::: Entries :::
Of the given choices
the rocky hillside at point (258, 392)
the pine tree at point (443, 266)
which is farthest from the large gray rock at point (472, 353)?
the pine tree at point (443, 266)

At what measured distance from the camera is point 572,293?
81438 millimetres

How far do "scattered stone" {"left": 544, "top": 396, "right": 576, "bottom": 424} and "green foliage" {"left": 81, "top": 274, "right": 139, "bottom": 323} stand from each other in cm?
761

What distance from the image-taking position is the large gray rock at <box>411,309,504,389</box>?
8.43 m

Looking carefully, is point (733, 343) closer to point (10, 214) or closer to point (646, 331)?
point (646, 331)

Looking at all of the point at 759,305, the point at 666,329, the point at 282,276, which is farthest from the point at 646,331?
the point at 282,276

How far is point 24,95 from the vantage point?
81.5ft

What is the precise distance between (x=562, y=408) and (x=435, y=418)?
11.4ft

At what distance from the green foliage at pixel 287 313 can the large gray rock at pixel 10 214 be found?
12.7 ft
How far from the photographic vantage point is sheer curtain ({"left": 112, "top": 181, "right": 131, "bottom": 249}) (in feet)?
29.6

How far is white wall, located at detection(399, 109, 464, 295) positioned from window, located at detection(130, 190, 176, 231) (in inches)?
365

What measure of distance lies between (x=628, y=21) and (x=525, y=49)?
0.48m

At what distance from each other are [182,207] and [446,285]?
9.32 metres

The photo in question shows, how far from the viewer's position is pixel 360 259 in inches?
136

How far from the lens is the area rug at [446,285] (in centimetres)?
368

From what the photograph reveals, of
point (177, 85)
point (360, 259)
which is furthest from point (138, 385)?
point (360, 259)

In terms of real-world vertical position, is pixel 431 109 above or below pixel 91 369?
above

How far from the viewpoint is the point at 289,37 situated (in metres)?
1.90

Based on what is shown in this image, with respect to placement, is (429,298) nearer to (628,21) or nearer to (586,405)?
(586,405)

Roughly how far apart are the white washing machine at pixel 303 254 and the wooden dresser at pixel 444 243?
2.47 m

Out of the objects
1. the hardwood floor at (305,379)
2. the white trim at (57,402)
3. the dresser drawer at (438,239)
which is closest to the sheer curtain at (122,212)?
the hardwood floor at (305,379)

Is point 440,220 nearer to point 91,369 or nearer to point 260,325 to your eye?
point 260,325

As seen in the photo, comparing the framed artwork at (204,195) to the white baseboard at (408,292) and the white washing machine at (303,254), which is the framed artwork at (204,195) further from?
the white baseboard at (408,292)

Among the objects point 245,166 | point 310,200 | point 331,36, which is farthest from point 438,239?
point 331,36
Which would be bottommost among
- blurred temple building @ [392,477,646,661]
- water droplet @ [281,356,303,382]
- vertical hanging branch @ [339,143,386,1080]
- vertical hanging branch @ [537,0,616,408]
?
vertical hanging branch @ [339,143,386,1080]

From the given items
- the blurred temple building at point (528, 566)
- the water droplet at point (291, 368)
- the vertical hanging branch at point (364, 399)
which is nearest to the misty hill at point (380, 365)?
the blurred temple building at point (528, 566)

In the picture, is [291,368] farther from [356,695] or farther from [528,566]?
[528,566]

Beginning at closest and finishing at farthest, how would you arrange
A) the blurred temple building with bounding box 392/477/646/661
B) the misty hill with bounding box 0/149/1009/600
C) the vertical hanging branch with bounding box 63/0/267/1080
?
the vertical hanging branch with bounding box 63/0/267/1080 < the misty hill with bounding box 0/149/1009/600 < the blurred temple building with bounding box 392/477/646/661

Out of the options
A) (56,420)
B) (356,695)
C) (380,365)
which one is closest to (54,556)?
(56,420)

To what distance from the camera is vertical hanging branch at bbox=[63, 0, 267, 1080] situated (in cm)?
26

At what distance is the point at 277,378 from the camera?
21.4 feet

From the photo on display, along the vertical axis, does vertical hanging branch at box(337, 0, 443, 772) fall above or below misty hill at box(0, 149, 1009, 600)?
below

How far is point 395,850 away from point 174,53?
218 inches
:::
Please turn the lines of the material above, starting at the line containing "In the picture, is" and ending at the line containing "the vertical hanging branch with bounding box 63/0/267/1080 <", both included, into a Markdown table with the columns Row and Line, numbering each line and skipping blank ones.

| Row | Line |
|---|---|
| 1 | In the picture, is [291,368] farther from [356,695] or farther from [528,566]? |
| 2 | [528,566] |
| 3 | Beginning at closest and finishing at farthest, how would you arrange |
| 4 | A) the blurred temple building with bounding box 392/477/646/661 |
| 5 | B) the misty hill with bounding box 0/149/1009/600 |
| 6 | C) the vertical hanging branch with bounding box 63/0/267/1080 |
| 7 | ? |
| 8 | the vertical hanging branch with bounding box 63/0/267/1080 < the misty hill with bounding box 0/149/1009/600 < the blurred temple building with bounding box 392/477/646/661 |